* EXERCISE DIRECTIONS:
All of the material should be reproduced exactly, with pictures left out.

#####

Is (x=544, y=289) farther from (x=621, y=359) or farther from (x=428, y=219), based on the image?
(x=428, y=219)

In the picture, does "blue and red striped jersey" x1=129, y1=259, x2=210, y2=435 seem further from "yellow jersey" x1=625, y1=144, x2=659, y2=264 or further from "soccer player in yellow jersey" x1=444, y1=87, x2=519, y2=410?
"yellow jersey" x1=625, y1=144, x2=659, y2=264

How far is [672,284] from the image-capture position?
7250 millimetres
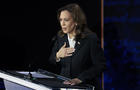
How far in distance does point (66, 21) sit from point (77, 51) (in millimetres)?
280

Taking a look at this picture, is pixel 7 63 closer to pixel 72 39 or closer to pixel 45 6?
pixel 45 6

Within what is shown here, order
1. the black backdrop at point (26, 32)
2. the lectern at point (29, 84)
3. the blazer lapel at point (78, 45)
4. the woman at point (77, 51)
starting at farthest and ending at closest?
the black backdrop at point (26, 32), the blazer lapel at point (78, 45), the woman at point (77, 51), the lectern at point (29, 84)

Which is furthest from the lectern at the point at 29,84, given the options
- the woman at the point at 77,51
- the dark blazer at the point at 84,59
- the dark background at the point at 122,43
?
the dark background at the point at 122,43

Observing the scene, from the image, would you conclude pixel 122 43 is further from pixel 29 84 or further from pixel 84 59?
pixel 29 84

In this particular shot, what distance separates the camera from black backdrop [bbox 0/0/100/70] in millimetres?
3738

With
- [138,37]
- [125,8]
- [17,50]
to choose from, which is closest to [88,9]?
[125,8]

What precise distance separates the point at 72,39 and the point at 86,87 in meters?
0.94

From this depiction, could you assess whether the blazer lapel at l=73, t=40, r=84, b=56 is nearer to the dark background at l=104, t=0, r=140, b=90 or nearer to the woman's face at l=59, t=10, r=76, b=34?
the woman's face at l=59, t=10, r=76, b=34

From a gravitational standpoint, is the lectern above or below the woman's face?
below

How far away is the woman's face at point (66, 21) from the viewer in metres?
2.63

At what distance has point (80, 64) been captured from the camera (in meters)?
2.56

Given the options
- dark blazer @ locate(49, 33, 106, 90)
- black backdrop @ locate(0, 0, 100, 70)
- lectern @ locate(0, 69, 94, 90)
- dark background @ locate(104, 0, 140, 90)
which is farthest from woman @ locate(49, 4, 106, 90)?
dark background @ locate(104, 0, 140, 90)

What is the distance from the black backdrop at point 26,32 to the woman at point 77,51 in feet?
3.64

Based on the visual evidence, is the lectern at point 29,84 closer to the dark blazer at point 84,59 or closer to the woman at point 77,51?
the woman at point 77,51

#####

* SOLUTION:
Is (x=544, y=289) farther from (x=621, y=359) or farther from (x=428, y=219), based on the image?
(x=428, y=219)

In the picture, does "blue and red striped jersey" x1=129, y1=259, x2=210, y2=435 seem further from "yellow jersey" x1=625, y1=144, x2=659, y2=264 or further from "soccer player in yellow jersey" x1=444, y1=87, x2=519, y2=410?
"yellow jersey" x1=625, y1=144, x2=659, y2=264

How far is [672,284] from the image-capture position?
7250 millimetres
How far in distance does point (66, 21) sit from point (77, 51) (in millimetres)?
280

Taking a look at this picture, is pixel 7 63 closer to pixel 72 39 or closer to pixel 45 6?
pixel 45 6

Within what is shown here, order
1. the black backdrop at point (26, 32)
2. the lectern at point (29, 84)
3. the blazer lapel at point (78, 45)
4. the woman at point (77, 51)
starting at farthest and ending at closest?
the black backdrop at point (26, 32), the blazer lapel at point (78, 45), the woman at point (77, 51), the lectern at point (29, 84)

Which is furthest from the lectern at the point at 29,84, given the options
- the woman at the point at 77,51
- the dark blazer at the point at 84,59
- the dark background at the point at 122,43
?
the dark background at the point at 122,43

Observing the scene, from the image, would you conclude pixel 122 43 is further from pixel 29 84 or further from pixel 84 59?
pixel 29 84

In this particular shot, what distance separates the camera from black backdrop [bbox 0/0/100/70] in millimetres?
3738

With
- [138,37]
- [125,8]
- [17,50]
to choose from, which is closest to [88,9]?
[125,8]

What precise distance separates the point at 72,39 and the point at 86,87 in meters?
0.94

From this depiction, could you assess whether the blazer lapel at l=73, t=40, r=84, b=56 is nearer to the dark background at l=104, t=0, r=140, b=90 or nearer to the woman's face at l=59, t=10, r=76, b=34?
the woman's face at l=59, t=10, r=76, b=34

From a gravitational standpoint, is the lectern above or below the woman's face?
below

How far away is the woman's face at point (66, 21) from the viewer in metres?
2.63

At what distance has point (80, 64) been captured from the camera (in meters)?
2.56

Given the options
- dark blazer @ locate(49, 33, 106, 90)
- black backdrop @ locate(0, 0, 100, 70)
- lectern @ locate(0, 69, 94, 90)
- dark background @ locate(104, 0, 140, 90)
which is farthest from woman @ locate(49, 4, 106, 90)?
dark background @ locate(104, 0, 140, 90)

What is the distance from the black backdrop at point 26,32 to the woman at point 77,51 in feet?
3.64

Based on the visual evidence, is the lectern at point 29,84 closer to the dark blazer at point 84,59 or closer to the woman at point 77,51?
the woman at point 77,51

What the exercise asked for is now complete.